Maybe she was more affected by the blood-taking than she'd thought, because she was not following him. "Okay?"

"What did they do to him, Kate? This Horde the tract espouses, come back to the Horde, achieve balance. What did they do to him?"

Probably nothing, but she wanted Castle on her side about leaving this place, so she merely shrugged.

He glanced down at the literature in his lap, tracts with matte cartoons about vampire lore and staying in the horde to achieve balance.

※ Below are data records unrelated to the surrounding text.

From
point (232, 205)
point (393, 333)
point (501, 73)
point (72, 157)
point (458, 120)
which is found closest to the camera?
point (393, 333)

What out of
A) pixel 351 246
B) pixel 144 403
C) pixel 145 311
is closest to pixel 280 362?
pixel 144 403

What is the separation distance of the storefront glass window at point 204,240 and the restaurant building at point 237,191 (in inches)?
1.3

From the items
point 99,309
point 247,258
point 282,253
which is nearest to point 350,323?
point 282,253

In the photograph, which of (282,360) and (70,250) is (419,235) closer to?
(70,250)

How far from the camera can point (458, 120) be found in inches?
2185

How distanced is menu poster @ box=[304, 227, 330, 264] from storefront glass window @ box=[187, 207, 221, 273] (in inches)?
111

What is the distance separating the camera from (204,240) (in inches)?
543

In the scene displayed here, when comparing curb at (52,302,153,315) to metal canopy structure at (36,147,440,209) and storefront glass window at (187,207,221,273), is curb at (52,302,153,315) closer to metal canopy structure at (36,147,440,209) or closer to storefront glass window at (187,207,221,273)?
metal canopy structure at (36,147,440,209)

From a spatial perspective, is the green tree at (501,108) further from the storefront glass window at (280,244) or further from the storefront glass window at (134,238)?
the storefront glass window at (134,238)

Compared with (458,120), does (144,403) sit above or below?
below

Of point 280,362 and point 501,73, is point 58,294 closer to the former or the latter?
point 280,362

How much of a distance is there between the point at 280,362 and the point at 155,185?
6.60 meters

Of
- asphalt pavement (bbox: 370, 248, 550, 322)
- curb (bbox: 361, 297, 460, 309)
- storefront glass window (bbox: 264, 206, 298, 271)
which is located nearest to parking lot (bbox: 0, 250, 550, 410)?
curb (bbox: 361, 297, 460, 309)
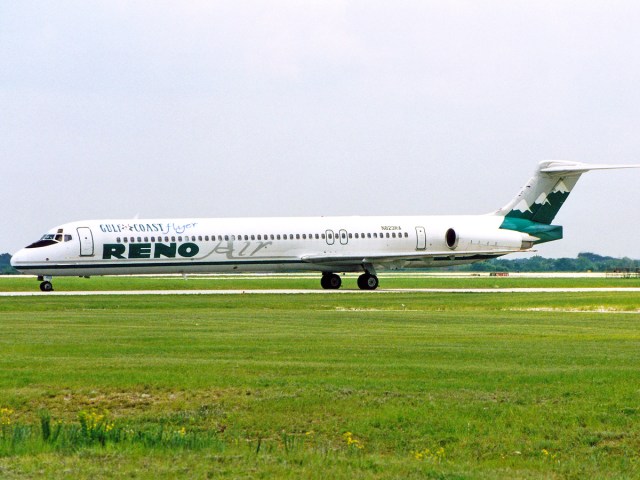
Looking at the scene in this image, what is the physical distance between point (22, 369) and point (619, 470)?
9705mm

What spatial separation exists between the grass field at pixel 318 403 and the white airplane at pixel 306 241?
2607 cm

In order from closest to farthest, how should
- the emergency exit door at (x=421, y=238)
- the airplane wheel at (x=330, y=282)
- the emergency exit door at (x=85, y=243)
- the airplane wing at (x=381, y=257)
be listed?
the emergency exit door at (x=85, y=243), the airplane wing at (x=381, y=257), the emergency exit door at (x=421, y=238), the airplane wheel at (x=330, y=282)

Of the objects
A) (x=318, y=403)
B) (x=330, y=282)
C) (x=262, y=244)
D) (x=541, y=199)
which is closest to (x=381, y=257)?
(x=330, y=282)

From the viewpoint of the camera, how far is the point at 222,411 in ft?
49.3

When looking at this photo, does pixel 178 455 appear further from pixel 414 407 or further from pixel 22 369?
pixel 22 369

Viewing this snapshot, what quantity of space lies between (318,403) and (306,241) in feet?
131

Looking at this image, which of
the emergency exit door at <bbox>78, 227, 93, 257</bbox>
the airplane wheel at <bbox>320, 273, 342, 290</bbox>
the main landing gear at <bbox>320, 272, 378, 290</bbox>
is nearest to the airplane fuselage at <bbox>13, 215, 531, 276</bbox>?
the emergency exit door at <bbox>78, 227, 93, 257</bbox>

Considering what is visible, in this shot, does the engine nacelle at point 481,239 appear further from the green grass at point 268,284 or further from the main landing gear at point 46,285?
the main landing gear at point 46,285

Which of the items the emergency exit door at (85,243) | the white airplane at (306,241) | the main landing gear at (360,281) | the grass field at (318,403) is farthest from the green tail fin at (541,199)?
the grass field at (318,403)

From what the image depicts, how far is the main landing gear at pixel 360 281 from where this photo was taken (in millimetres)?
55466

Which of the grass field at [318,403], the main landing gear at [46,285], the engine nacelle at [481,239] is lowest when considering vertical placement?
the grass field at [318,403]

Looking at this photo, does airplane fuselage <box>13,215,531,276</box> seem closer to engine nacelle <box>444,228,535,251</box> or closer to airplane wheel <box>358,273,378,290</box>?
engine nacelle <box>444,228,535,251</box>

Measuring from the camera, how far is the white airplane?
51.2 m

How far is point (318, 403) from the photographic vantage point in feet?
50.2
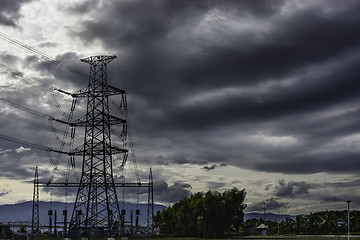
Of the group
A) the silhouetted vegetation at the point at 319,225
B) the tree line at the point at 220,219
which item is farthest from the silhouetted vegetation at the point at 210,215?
the silhouetted vegetation at the point at 319,225

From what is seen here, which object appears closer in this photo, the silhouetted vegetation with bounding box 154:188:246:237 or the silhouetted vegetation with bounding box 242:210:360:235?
the silhouetted vegetation with bounding box 154:188:246:237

She didn't want the Horde; she didn't need the damn Horde. The Horde had fucked her up.

"Castle," she called, drawing his attention. With difficulty, he took his eyes off the tracts and peered up at her. She tore the pamphlet in half and half again, then scattered it over the nurses' station. "I want to find the First Consult's lab, see what she has planned for us. Help me unlock this door. Can you do that?"

He nodded and slowly stood, pushing himself off the desk and moving around the open drawer as if suddenly an old old man.

Her throat closed up. She hadn't wanted to completely blow up his illusions about vampirism. But he had to face the facts.

The folk lore about vampires was never kind. Vampires didn't save people.

They tore open throats and went for the vulnerable.